In promising to take up the issue of travel agent commissions in no less a forum than Parliament, the Left parties have displayed yet again their predilection for refusing to understand the impact of technology on business. Travel agents affiliated to the International Air Transport Association (Iata), a body that represents 230 airlines worldwide, are objecting to the withdrawal of a 5 per cent commission that 16 domestic and international airlines operating in India paid on ticket sales. Instead, they have been told to charge customers a transaction fee. The agents, in turn, have decided to boycott ticket sales by these airlines; their case is that the livelihood of over a million people is threatened by the airlines’ decision. This prospect has galvanised the Left; and the chairman of the Parliamentary Standing Committee for Transportation and Tourism’s, Communist Party of India (Marxist)’s Sitaram Yechury, has got involved. “The committee stands in solidarity with the travel agents’ association,” Mr Yechury’s party colleague and trade union leader M K Pandhe told reporters.
This “solidarity” may be understandable, but it reveals ignorance of the dynamics of the travel business. First, agent commissions have increasingly become a thing of the past — in most countries, it is the customer who pays the agent for booking a ticket (if at all). Second, and perhaps more crucially, technology is driving changes in the business, rendering the stand-alone ticketing agent passé as a concept—in the same way that automatic telephone exchanges made the job of telephone operators at exchanges superfluous. If Messrs Yechury, Pandhe and Co. chose to examine the matter in depth, they would discover that booking tickets over the Net — where no commission or transaction fee need be paid — is rapidly gaining ground. Companies are increasingly doing away with travel agents in favour of the convenience and cost-effectiveness of Net purchases. And the trend will accelerate as companies look to pare transaction costs in the current economic slowdown. It is no surprise that if ticketing agents account for 25 per cent of airline bookings, the Net now accounts for 20 per cent.
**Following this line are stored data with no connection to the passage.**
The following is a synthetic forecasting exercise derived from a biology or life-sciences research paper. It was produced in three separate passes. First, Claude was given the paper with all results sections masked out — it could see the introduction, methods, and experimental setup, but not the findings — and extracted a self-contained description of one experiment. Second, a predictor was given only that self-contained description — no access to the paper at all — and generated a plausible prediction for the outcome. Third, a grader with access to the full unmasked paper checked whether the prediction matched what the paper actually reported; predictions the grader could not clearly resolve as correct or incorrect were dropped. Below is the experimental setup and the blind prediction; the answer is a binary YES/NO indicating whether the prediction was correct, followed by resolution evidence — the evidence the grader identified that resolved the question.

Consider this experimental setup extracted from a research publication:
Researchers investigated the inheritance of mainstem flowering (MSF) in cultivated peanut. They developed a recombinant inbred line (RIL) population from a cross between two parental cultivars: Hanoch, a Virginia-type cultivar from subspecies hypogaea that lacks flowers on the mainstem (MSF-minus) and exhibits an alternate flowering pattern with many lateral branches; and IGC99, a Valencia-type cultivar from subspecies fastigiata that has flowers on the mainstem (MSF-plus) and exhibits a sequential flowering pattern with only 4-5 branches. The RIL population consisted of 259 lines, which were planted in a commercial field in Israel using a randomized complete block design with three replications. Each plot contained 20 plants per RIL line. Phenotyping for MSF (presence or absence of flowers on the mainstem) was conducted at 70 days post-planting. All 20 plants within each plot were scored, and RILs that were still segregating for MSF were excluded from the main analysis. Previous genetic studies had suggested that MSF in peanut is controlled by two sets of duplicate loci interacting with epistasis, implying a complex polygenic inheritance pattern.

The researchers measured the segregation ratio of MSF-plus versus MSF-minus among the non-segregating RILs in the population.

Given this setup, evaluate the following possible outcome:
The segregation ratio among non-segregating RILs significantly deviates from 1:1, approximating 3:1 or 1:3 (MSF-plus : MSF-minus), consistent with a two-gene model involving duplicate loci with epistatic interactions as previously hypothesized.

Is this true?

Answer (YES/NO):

In other words, commissions or no commissions, ticketing agents would be pretty much out of business in a few years — and this applies to those authorised by Iata as much as those that are not. The larger travel agents have long understood this and most base their margins on providing a package of value-added services — such as planning tours. Smaller ones that saw the way the wind was blowing (and the Pacific Asia Travel Association focused its annual session as far back as 1992 on how the Net would make bucket-shop travel agencies redundant), have adapted or sold out. Those that have not, were threatened long before the airlines’ decision to stop commissions. If large agencies have joined the protests, it is mostly because they hope to protect an easy income stream when business is slow. Few among them earn their bread and butter from ticket commissions and many pass on the benefit to loyal customers. In sum, then, the Left will end up supporting a lost cause without bringing gains to the victims of change. But that is part of its long history.